Applying quantitative behavioral research methods in UPTAKE Stage 2
The UPTAKE study was initiated to accelerate access and facilitate adherence to effective and innovative biomedical sexual and reproductive health products for adolescent girls and young women (AGYW) and female sex workers (FSWs) in sub-Saharan Africa. By leveraging social-behavioural science, UPTAKE seeks to inform the development of long-acting (LA) HIV Pre-Exposure Prophylaxis (PrEP), including formulation, device, delivery, and packaging decisions, and to enable the licensure of HIV prevention products that are better suited to AGYW and FSWs. This four-stage research study is being conducted in Kenya (Nairobi) and Uganda (Kampala) over three years (October 2020 to October 2023), with stage 2, led by Busara Center for Behavioral Economics, beginning in October/November 2022.
Stage 1 involved formative research that included in-depth interviews (IDIs) with end users (30 AGYW and 30 FSW), and with key informants (10 health care professionals (HCPs) and 10 policymakers) to explore preferences in terms of feasibility and affordability. Stage 2, described in detail below, is exploring market segmentation and behavioural intervention design through the use of quantitative and qualitative social-behavioural research approaches. Stage 3 will be based on the design and evaluation of an intervention, while stage 4 will focus on cost-effectiveness modelling of products and the intervention. Importantly, the outcomes of stages 1 and 2 will inform the specific design of stages 3 and 4. You can learn more about the findings from the study so far in the Publications section.
The main objective of stage 2 is to use quantitative behavioral research methods to design interventions to influence the uptake of new biomedical HIV prevention products, including future LA HIV prevention and multipurpose prevention techniques (MPT) products, based on user demographics. Data collection is being carried out in two batches featuring three research activities: a quantitative survey, Discrete Choice Experiments (DCE), and behavioral lab experiments (henceforth lab experiments). A quantitative survey and DCE will be deployed in batch 1, followed by a DCE and lab experiments in batch 2. The expected outcome of stage 2 is to use quantitative behavioral research methods to design interventions that will be tested in stage 3 to influence the uptake of new biomedical HIV prevention products and multipurpose prevention techniques.

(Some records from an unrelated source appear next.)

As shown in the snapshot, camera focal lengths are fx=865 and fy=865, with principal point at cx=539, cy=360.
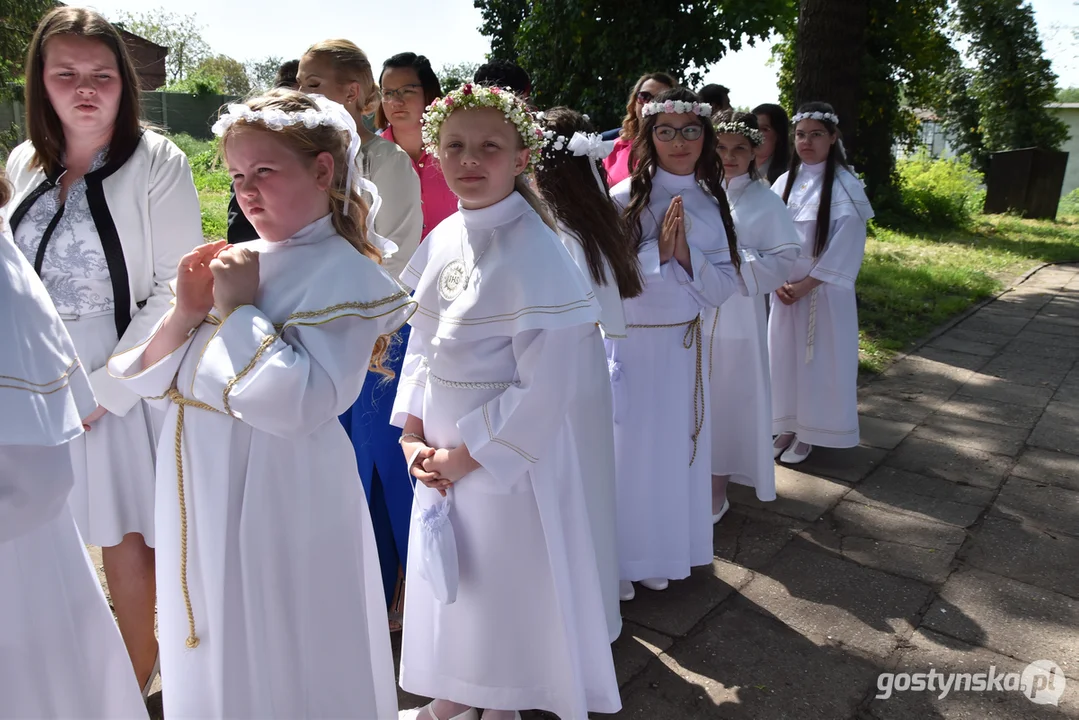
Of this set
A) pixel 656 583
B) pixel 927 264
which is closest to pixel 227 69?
pixel 927 264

More specifically, stage 2 aims to answer the following questions:
Who are existing users of HIV prevention and family planning products? What are their choices and experiences with these products?

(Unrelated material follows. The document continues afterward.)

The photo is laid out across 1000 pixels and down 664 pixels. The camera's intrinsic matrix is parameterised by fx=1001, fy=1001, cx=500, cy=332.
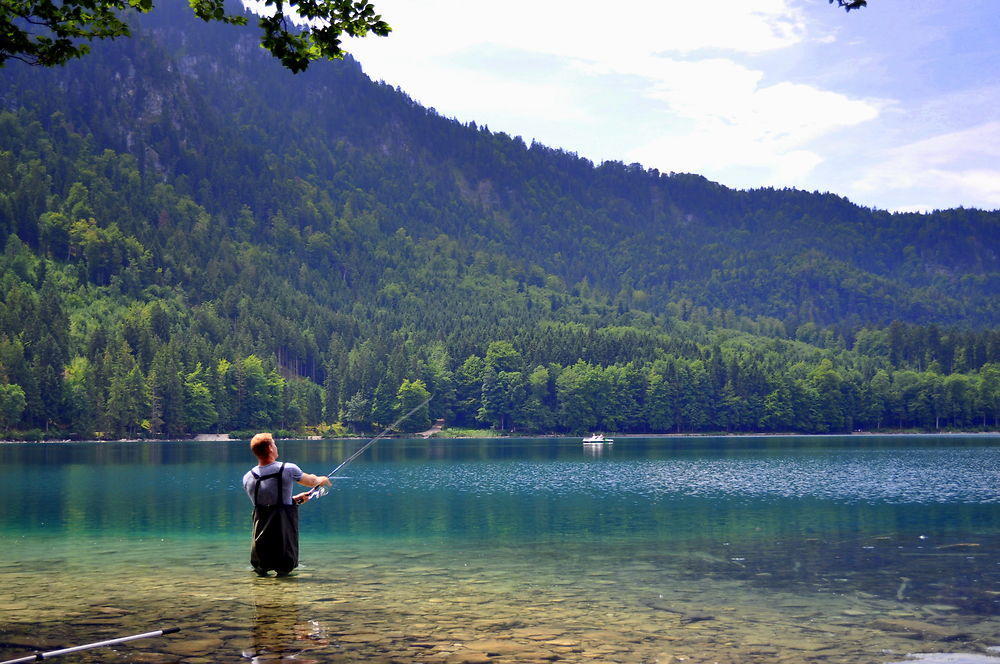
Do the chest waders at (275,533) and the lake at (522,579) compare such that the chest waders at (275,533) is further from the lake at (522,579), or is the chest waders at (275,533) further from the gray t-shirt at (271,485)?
the lake at (522,579)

Who are potential users of future LA HIV prevention and MPT products?
What characteristics (e.g., individual, behavioral, interpersonal, social) predict current and future use of HIV prevention and contraceptive products? What are the behavioral patterns, levers, barriers, and cognitive biases around current and future use of HIV prevention and contraceptive products?
What is the strength of preferences for product and delivery attributes for HIV prevention and contraceptive products, including future LA HIV prevention and MPT products? How do preferences segment by individual, behavioral, and social profiles?
To answer the first three questions, a quantitative survey is being administered to a sample of 600 respondents (300 in Nairobi and 300 in Kampala). Descriptive statistics will be calculated to reveal the characteristics of existing users of HIV prevention and contraceptive products, their choice and usage of the products, and the behavioral mechanism behind their decision making. Inferential analysis will be employed to identify the influential characteristics (e.g., individual, behavioral, interpersonal, social) that help predict current and future use of HIV prevention and contraceptive products. In addition, a segmentation analysis using machine learning approaches will be conducted to identify and describe the featured user segments and their behaviours around the products.
To answer the fourth question on preference, a DCE is being implemented alongside the quantitative survey in batch 1, and later alongside the lab experiments in batch 2. The data collected from the DCE will be used to measure the strength of preferences for product and delivery attributes for HIV prevention and contraceptive products, including future LA HIV prevention and MPT products among AGYW and FSWs.
In batch 2, lab experiments will be conducted to test and explain behavioral phenomena observed or hypotheses drawn from stage 1 and batch 1 of stage 2, and to test the efficacy of potential behaviourally informed interventions. For example, if data from the quantitative survey suggests that FSWs tend to underestimate their risk of getting HIV even if they are behaviourally vulnerable to HIV, and that their decisions are likely to be influenced by peers, one potential experiment could be designed to test the effectiveness of different norms and messengers, such as HCPs or youth leaders, upon FSWs’ decision making. Typically, an experiment contains several treatment arms, each of which present a potential intervention to be tested, and study participants will be randomly assigned to the control and treatment arms.
Following the completion of stage 2 research activities, we will disseminate relevant findings in different forums and journals, including peer reviewed articles addressing the different research questions. In addition, the UPTAKE PhD and master’s students will use the stage 2 findings as part of their theses. Abstracts for oral and poster presentations will also be submitted by the study partners to key scientific conferences.